病気や事故で手足を切断した選手が松葉杖をついてプレーするアンプティサッカーの全国大会が5月9(土)から5月10日(日)にかけて大阪で開催された。「第二回レオピン杯Copa Amputee」(特別協賛:湧永製薬株式会社、オフィシャルサプライヤー:株式会社エスエスケイ、hummel)には全国から6チーム50名が集結。障がい者スポーツの枠を越えたスピードあるプレーで会場を沸かせた。
■アンプティサッカーとは
30年以上前にアメリカの負傷兵が、松葉杖をついてプレーするサッカーをリハビリテーションとして始めたのがアンプティサッカーの起源と言われる。フィールドプレイヤーは主に片足の切断者で、日常生活で使われる通常の松葉杖をついてプレー。GKは主に片手を切断しており、片手だけでプレーする。日本には2010年に導入され、2010、2012、2014年と3大会連続でアンプティサッカーワールドカップに出場。2014年メキシコW杯では、初勝利を手にし、決勝トーナメント進出も果たした。
昨年末のW杯以降初の公式戦となった今大会。初日はJ-GREEN堺フットサル屋外コートにて、トーナメント2試合と全選手参加での東西戦、および日本代表クラスを集めたオールスターゲームを実施。片足とは思えないトップ選手のドリブルやフェイント、パスなど、同じ会場でサッカー大会を終えた高校生も、その質の高さに息を飲んでゲームを見守った。
■変則的な状況で行われた決勝戦
2日目は南津守さくら公園スポーツ広場に会場を移して、ベスト4の戦いが繰り広げられた。快晴に恵まれた2日目は初日と違いグランドコンディションも良く、また風が通る一日。片足を失っている分、放熱ができにくく、熱中症になりやすい選手にとっても、比較的プレーしやすい天候となった。

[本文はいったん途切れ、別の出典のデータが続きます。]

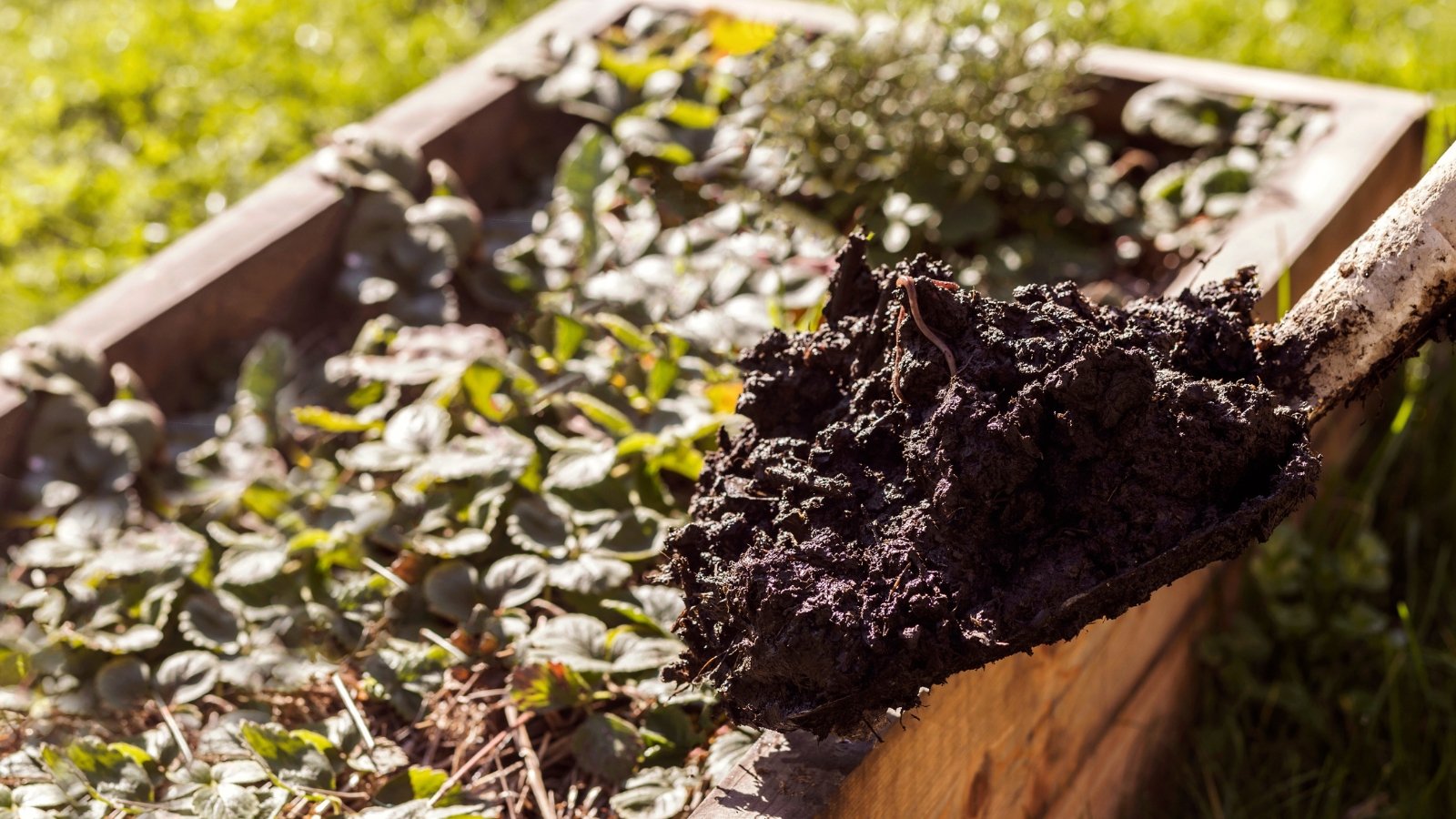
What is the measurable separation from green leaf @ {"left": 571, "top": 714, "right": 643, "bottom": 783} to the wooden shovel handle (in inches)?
28.0

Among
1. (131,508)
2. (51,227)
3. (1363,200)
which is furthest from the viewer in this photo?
(51,227)

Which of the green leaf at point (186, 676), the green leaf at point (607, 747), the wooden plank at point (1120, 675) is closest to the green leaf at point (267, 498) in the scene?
the green leaf at point (186, 676)

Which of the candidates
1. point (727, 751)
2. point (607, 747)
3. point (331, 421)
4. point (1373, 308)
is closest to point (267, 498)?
point (331, 421)

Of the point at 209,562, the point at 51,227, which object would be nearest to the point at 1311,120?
the point at 209,562

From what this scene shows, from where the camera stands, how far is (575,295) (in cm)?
190

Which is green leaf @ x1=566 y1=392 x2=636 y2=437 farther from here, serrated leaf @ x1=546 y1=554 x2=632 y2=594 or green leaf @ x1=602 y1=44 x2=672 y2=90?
green leaf @ x1=602 y1=44 x2=672 y2=90

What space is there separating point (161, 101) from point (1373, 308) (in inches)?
120

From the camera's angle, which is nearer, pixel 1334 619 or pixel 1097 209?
pixel 1334 619

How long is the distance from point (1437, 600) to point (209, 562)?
5.98 ft

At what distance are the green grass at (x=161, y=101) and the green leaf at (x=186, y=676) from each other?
1425mm

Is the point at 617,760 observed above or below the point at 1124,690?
above

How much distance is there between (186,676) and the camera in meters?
1.48

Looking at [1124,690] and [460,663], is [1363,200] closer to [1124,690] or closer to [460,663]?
[1124,690]

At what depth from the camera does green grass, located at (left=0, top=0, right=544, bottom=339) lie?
113 inches
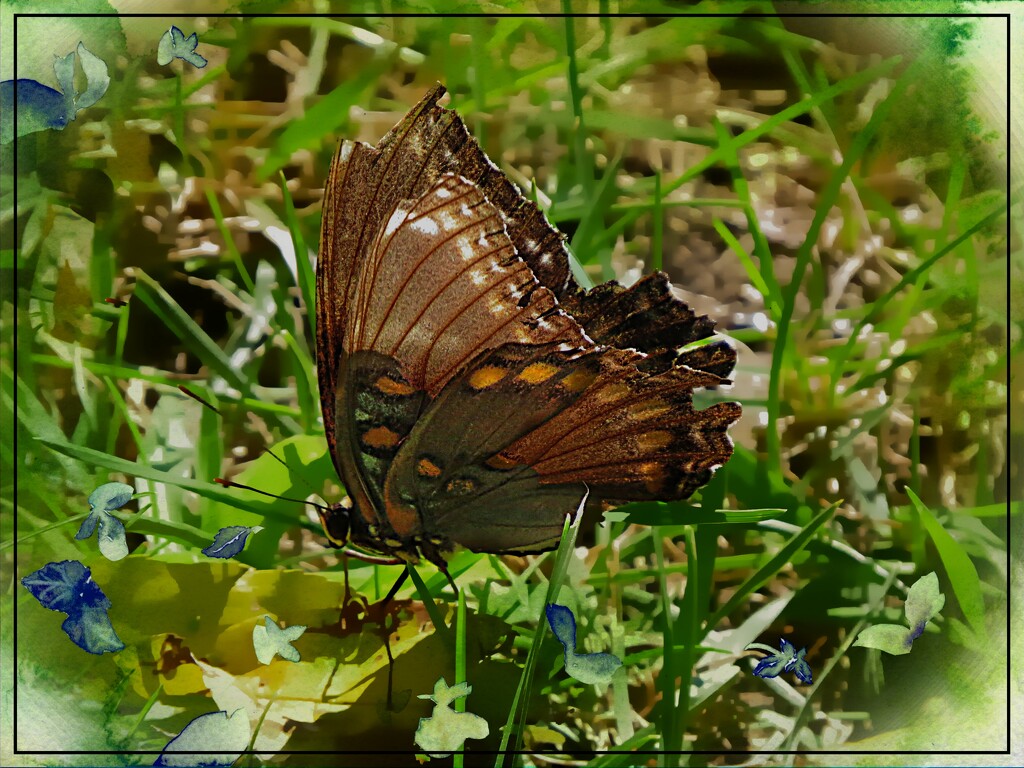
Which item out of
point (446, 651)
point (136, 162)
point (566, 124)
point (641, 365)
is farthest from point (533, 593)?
point (136, 162)

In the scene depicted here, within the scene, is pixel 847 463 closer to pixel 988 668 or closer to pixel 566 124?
pixel 988 668

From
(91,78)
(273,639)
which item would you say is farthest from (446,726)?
(91,78)

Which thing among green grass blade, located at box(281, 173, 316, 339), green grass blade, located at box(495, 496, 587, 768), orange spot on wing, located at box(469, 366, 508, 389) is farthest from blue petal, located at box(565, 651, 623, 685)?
green grass blade, located at box(281, 173, 316, 339)

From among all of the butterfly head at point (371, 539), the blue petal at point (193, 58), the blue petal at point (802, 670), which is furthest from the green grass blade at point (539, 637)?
the blue petal at point (193, 58)

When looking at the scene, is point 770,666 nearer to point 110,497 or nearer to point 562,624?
point 562,624

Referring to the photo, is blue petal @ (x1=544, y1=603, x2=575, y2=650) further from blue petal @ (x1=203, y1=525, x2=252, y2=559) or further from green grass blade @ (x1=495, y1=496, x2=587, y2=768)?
blue petal @ (x1=203, y1=525, x2=252, y2=559)

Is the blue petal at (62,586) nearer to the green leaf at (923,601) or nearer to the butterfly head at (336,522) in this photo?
the butterfly head at (336,522)
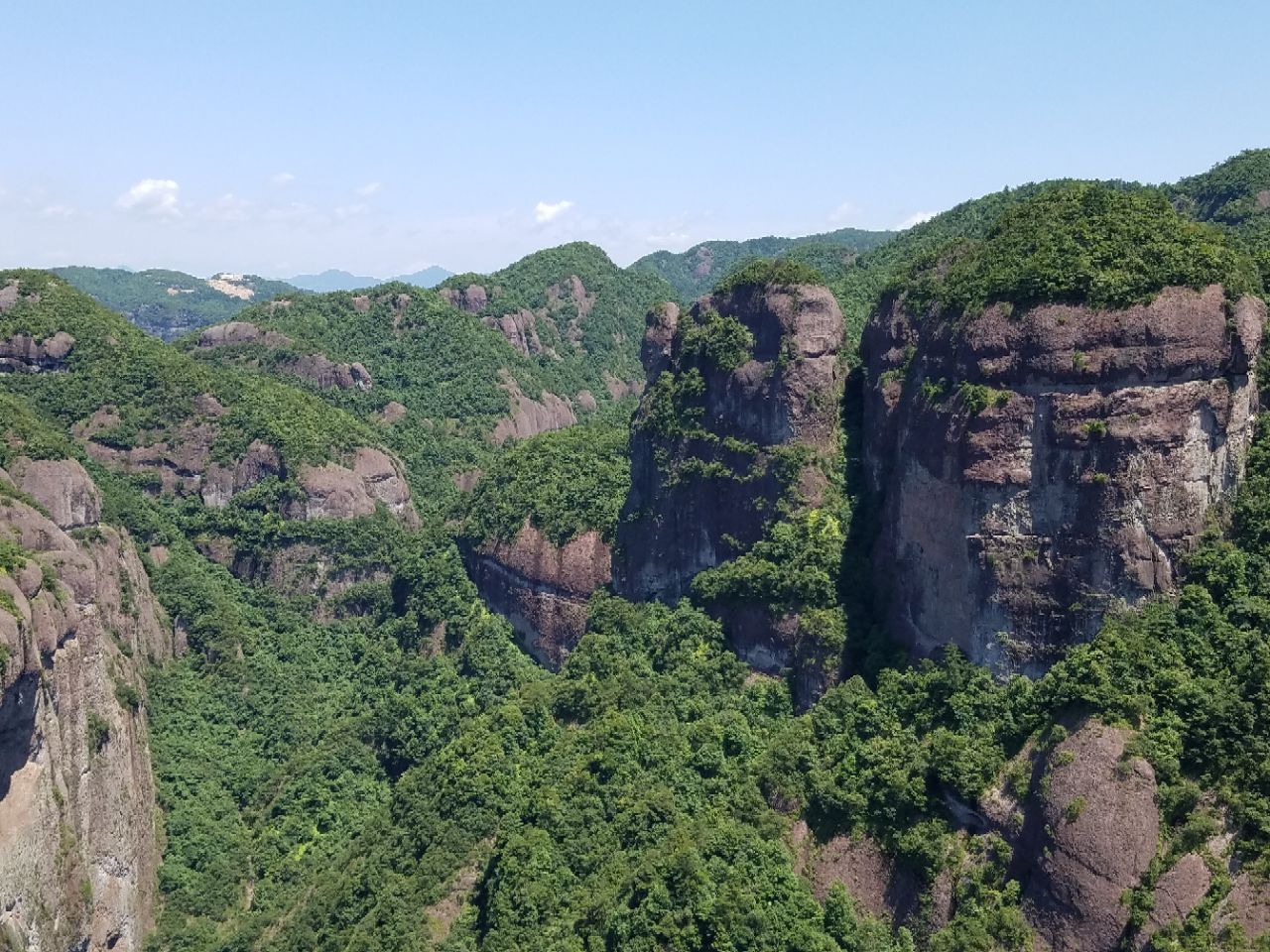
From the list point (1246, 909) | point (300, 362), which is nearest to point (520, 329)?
point (300, 362)

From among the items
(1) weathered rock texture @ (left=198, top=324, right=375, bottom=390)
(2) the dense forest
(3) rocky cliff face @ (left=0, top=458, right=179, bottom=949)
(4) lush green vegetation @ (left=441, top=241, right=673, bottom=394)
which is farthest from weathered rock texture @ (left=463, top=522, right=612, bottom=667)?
(4) lush green vegetation @ (left=441, top=241, right=673, bottom=394)

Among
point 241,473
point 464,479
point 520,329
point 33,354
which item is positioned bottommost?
point 464,479

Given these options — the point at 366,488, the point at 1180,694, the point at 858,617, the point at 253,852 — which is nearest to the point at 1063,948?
the point at 1180,694

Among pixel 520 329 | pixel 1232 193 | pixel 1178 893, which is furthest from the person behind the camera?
pixel 520 329

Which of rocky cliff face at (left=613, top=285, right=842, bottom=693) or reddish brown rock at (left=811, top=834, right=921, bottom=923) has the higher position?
rocky cliff face at (left=613, top=285, right=842, bottom=693)

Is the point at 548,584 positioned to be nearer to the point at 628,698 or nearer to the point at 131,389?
the point at 628,698

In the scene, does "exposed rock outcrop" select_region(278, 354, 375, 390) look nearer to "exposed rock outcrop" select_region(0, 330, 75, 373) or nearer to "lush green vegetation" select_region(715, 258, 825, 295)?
"exposed rock outcrop" select_region(0, 330, 75, 373)

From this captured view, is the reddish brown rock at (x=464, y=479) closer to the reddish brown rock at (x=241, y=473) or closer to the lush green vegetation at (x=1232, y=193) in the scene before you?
the reddish brown rock at (x=241, y=473)
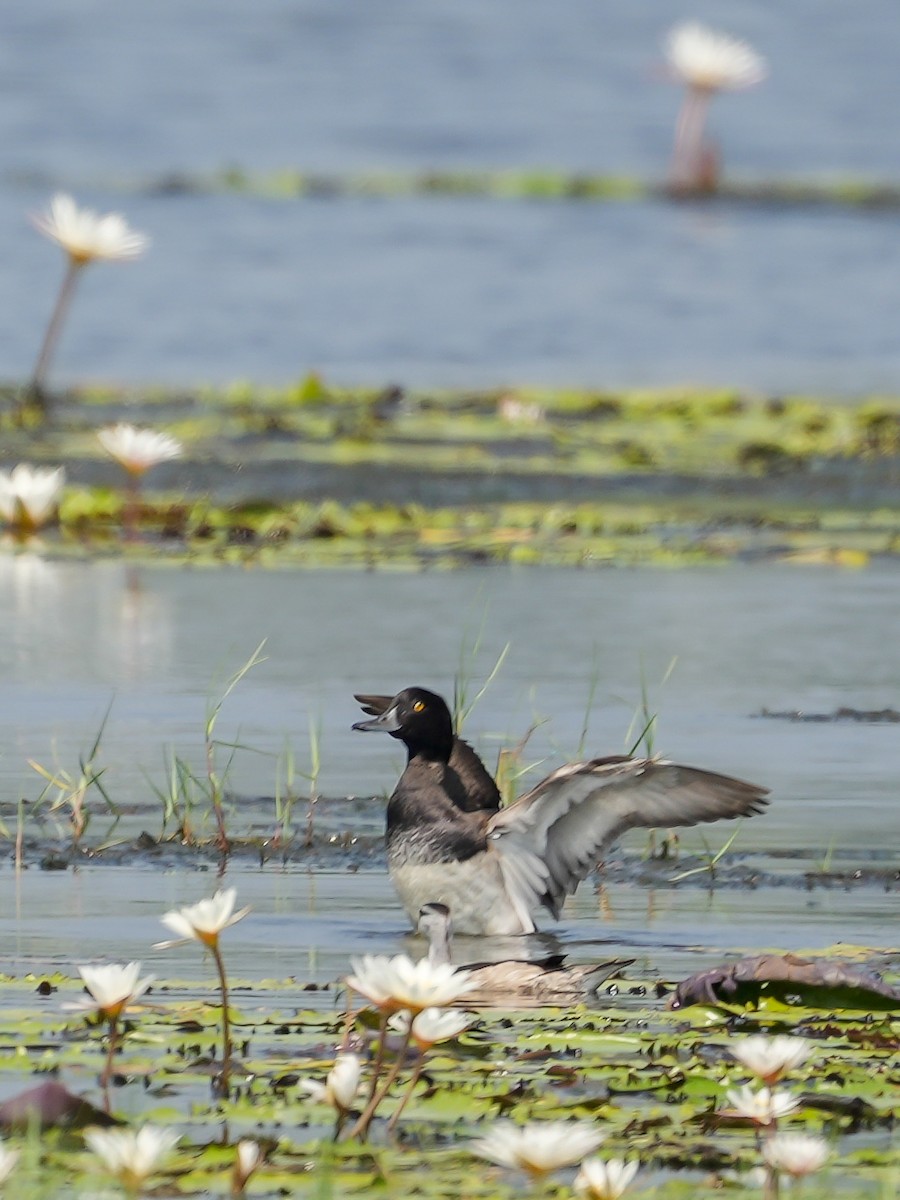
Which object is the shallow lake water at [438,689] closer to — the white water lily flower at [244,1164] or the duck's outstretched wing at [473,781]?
the duck's outstretched wing at [473,781]

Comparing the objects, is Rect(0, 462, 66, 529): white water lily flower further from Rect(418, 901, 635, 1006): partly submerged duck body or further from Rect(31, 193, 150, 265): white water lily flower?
Rect(418, 901, 635, 1006): partly submerged duck body

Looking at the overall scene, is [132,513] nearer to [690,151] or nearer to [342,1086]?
[342,1086]

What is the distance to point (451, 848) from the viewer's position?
203 inches

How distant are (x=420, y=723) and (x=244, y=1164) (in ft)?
7.74

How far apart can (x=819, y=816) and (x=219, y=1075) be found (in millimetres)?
2443

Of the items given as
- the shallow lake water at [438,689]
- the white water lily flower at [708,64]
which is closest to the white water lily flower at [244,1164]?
the shallow lake water at [438,689]

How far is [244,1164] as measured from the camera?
10.1ft

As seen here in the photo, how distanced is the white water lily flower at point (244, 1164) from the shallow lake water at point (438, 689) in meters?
1.30

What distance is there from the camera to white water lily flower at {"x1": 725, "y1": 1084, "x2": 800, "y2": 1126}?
10.8 feet

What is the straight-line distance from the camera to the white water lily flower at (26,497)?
10.0 meters

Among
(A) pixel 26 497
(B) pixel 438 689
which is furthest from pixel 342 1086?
(A) pixel 26 497

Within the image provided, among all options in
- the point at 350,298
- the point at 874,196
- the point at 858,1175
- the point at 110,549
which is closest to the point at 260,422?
the point at 110,549

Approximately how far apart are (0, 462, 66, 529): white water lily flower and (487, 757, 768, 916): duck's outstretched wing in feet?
16.6

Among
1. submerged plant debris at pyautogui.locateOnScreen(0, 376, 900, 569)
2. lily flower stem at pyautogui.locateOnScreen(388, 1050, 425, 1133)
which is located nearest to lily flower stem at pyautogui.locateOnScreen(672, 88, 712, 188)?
submerged plant debris at pyautogui.locateOnScreen(0, 376, 900, 569)
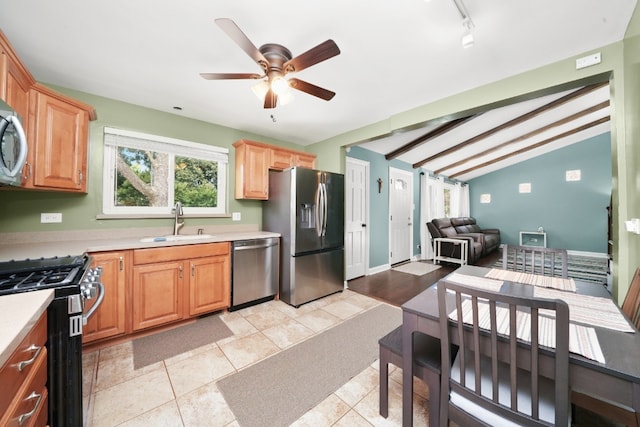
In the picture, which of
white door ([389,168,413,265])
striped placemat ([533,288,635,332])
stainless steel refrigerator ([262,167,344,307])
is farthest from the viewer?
white door ([389,168,413,265])

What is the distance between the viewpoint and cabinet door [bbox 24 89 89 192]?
1811 millimetres

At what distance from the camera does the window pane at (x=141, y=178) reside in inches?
101

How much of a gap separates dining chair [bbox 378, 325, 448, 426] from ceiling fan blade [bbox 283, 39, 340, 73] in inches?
70.4

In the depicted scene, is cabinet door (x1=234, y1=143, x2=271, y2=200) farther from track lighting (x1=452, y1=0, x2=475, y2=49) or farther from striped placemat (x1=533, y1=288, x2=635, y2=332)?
striped placemat (x1=533, y1=288, x2=635, y2=332)

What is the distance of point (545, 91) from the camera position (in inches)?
78.8

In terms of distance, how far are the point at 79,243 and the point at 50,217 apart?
40cm

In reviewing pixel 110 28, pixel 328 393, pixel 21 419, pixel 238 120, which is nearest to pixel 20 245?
pixel 110 28

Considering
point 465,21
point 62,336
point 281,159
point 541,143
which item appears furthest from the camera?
point 541,143

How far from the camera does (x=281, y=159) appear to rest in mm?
3467

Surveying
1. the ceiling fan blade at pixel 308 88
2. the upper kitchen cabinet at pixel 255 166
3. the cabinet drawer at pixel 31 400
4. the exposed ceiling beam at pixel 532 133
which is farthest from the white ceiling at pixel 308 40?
the exposed ceiling beam at pixel 532 133

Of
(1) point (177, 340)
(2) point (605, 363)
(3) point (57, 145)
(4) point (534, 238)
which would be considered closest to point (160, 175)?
(3) point (57, 145)

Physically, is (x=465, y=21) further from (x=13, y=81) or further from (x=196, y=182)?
(x=196, y=182)

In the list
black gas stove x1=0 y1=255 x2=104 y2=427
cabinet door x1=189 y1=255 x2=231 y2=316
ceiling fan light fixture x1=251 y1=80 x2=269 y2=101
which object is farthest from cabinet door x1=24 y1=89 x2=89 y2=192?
ceiling fan light fixture x1=251 y1=80 x2=269 y2=101

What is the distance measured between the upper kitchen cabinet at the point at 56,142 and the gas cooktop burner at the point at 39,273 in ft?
2.58
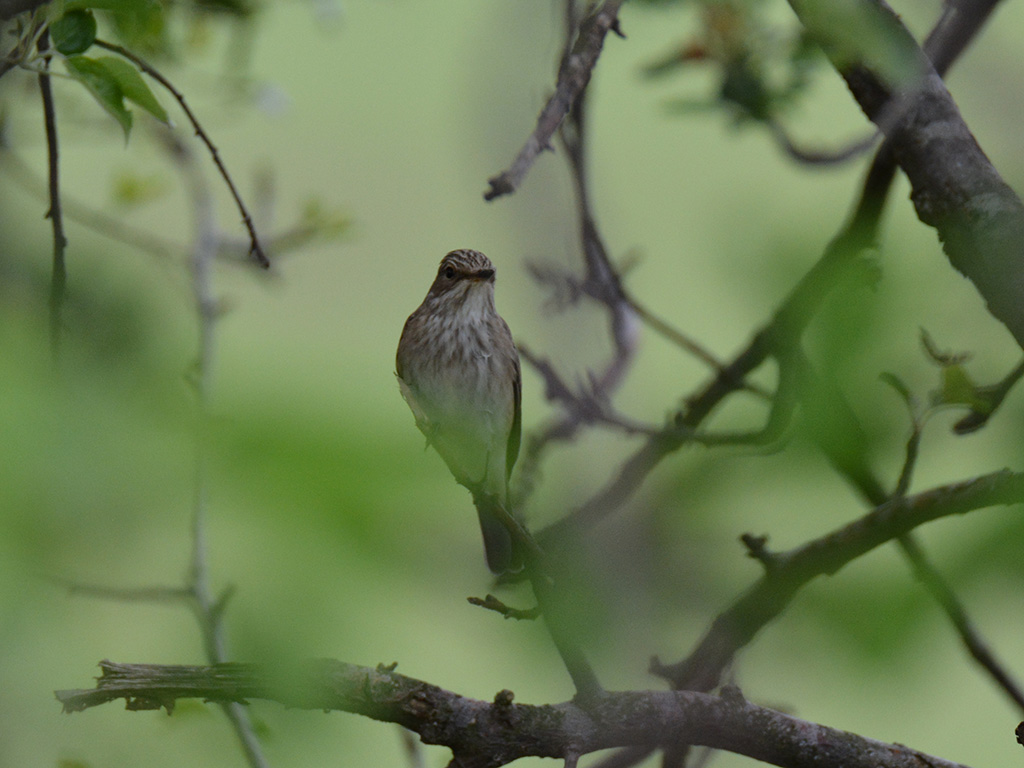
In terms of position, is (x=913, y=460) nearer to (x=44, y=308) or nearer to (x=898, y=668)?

決勝戦は昨年10月の日本選手権決勝戦と同じカード。日本にアンプティサッカーを普及させるきっかけを作った元ブラジル代表のエンヒッキ・松茂良・ジアス選手率いるFCアウボラーダ川崎と8名と少人数ながら、代表クラスを揃え質の高いサッカーをするFC九州バイラオールとの一戦。ただし、前回とは違う要素があった。九州の選手3名が持病を悪化させ、今大会に出られなかったのだ。
サッカーコートの半分のサイズで、フィールドプレイヤー6名とGKの計7名で戦うアンプティサッカー。九州はGKもおらず、全員で5名という状況。今回他チームからGKをレンタルし、フィールドプレイヤーは1名少ないという変則ルールで、出場を許可された。準決勝では人数が一人少ないという中で、2-1で3位になったTSA FCに勝利。難しい状況ながら、日本選手権チャンピオンに立ち向かった。
エンヒッキ・松茂良・ジアス選手は、相手が一人少ないながらも、「簡単には勝てないと思う」と試合前に話したように、拮抗した戦いが続いた。結果的にはエンヒッキのハットトリックなどの活躍で4-1と川崎が勝利したが、「レベル的には、九州の方が上だと思ってるんで」と語ったエンヒッキ。日本代表のチームメイトで萱島比呂選手がいなかったことについては、「やっぱり彼が九州のエースで、彼がいないことで、ケアしないといけないことは減ったかな、と思います。優勝はもちろん嬉しいですが、秋の日本選手権は、メンバーの揃った九州に勝って優勝したいですね」と複雑な思いを語った。
■アンプティサッカーの持つ魅力
エンヒッキ選手の優勝コメントに引っ掛かりがあることが、アンプティサッカーの持つ魅力だと言える。それはAFC BumbleBee千葉の金井隆義選手の言葉に集約される。「今回、広島が公式戦初ゴールを記録したんです。嬉しくてしょうがないですよね。勝っても負けても仲間だから。みんな勝ってほしいし、もちろん僕だって勝ちたいですし」。アンプティサッカーをするに至った経緯には、それぞれの事情があり、葛藤もある。それでもこうして仲間に恵まれ、サッカーをできる喜びを感じている選手たち。今回の九州の選手のように、昨日と同じプレーが今日できるわけではない、という難しさも同時に抱えている。それだけに今日のこのプレーに、自分たちの力を精一杯出し切り、それをみんなで喜ぶという雰囲気がアンプティサッカーにはある。秋に行われる日本選手権、今回欠場となった九州の3選手が戻ってくることを誰もが待ち望んでいる。その選手一人ひとりの姿に日本アンプティサッカーの底力が見えた気がした。